>> BEGIN DATA FOR THIS TASK

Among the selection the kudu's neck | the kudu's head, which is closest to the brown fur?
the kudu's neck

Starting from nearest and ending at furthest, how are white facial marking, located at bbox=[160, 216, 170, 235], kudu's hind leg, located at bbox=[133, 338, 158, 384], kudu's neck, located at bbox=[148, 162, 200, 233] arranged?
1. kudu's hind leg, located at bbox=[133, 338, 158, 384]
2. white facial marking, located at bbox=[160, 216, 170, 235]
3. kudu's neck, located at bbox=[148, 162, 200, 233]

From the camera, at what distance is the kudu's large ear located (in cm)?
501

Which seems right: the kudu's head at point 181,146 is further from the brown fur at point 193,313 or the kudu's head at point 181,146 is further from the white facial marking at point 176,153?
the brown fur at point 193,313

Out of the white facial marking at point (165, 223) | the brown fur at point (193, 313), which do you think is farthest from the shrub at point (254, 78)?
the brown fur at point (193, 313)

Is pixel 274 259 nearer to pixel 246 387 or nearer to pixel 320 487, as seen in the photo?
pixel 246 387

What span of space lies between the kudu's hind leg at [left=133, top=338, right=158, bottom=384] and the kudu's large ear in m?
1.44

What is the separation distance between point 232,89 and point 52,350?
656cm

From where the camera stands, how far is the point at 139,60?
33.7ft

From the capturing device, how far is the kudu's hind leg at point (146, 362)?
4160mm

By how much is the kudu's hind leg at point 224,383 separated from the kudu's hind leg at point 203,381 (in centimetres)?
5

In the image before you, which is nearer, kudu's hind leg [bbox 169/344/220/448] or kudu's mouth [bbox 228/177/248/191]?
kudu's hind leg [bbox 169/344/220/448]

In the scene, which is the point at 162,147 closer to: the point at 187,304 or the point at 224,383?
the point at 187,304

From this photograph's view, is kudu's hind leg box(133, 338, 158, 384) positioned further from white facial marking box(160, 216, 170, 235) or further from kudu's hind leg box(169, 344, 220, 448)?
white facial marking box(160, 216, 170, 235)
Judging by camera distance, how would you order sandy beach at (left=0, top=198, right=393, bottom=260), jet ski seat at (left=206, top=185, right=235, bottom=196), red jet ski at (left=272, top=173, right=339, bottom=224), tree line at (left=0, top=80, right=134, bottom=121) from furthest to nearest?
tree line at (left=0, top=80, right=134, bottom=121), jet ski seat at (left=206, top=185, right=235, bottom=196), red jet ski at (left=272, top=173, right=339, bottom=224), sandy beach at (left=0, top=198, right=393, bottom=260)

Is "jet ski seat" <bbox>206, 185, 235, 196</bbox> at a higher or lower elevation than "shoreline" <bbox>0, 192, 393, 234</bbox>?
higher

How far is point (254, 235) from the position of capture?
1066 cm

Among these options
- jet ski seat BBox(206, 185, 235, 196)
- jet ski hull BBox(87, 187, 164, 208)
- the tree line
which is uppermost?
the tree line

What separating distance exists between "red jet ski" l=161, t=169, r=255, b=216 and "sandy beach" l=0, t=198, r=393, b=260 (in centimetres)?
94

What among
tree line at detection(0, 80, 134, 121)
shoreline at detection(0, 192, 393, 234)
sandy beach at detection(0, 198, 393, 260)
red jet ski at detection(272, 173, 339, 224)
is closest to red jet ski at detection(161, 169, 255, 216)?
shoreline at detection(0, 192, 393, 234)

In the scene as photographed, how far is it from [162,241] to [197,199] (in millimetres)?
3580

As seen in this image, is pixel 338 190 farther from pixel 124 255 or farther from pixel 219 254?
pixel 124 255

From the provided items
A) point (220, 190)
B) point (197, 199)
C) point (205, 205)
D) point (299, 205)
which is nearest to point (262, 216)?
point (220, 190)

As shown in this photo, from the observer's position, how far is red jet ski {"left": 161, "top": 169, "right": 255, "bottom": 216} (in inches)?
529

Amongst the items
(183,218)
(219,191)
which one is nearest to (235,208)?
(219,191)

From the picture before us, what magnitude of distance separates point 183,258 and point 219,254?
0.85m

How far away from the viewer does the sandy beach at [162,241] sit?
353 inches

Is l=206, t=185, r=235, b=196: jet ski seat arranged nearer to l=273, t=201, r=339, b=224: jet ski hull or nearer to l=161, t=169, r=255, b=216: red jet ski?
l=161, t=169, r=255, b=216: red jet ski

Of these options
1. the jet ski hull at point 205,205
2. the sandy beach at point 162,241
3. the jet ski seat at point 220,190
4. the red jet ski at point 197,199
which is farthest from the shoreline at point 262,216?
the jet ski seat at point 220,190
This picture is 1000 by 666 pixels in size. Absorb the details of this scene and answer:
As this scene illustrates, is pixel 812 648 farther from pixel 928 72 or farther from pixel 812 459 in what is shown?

>> END DATA FOR THIS TASK

Copy out the entries word for word, everything from the line containing "What span of" down to the line containing "tree line at (left=0, top=80, right=134, bottom=121), jet", with both of those lines included.

ANSWER TO THIS PROBLEM:
What span of space lies between the kudu's hind leg at [left=133, top=338, right=158, bottom=384] and the kudu's large ear in m?
1.44

What is the separation distance between point 232,89 and point 52,350?
656cm

From where the camera stands, how far is the point at 139,60?
33.7ft

From the capturing device, how far is the kudu's hind leg at point (146, 362)?
4160mm

By how much is the kudu's hind leg at point 224,383 separated from the kudu's hind leg at point 203,381 (in centimetres)?
5

In the image before you, which is nearer, kudu's hind leg [bbox 169/344/220/448] or kudu's mouth [bbox 228/177/248/191]?
kudu's hind leg [bbox 169/344/220/448]

In the scene, which is the point at 162,147 closer to: the point at 187,304 or the point at 224,383?
the point at 187,304

From this photograph's view, is kudu's hind leg box(133, 338, 158, 384) positioned further from white facial marking box(160, 216, 170, 235) or further from kudu's hind leg box(169, 344, 220, 448)?
white facial marking box(160, 216, 170, 235)
Judging by camera distance, how would you order sandy beach at (left=0, top=198, right=393, bottom=260), jet ski seat at (left=206, top=185, right=235, bottom=196), red jet ski at (left=272, top=173, right=339, bottom=224), tree line at (left=0, top=80, right=134, bottom=121) from furthest to nearest?
tree line at (left=0, top=80, right=134, bottom=121), jet ski seat at (left=206, top=185, right=235, bottom=196), red jet ski at (left=272, top=173, right=339, bottom=224), sandy beach at (left=0, top=198, right=393, bottom=260)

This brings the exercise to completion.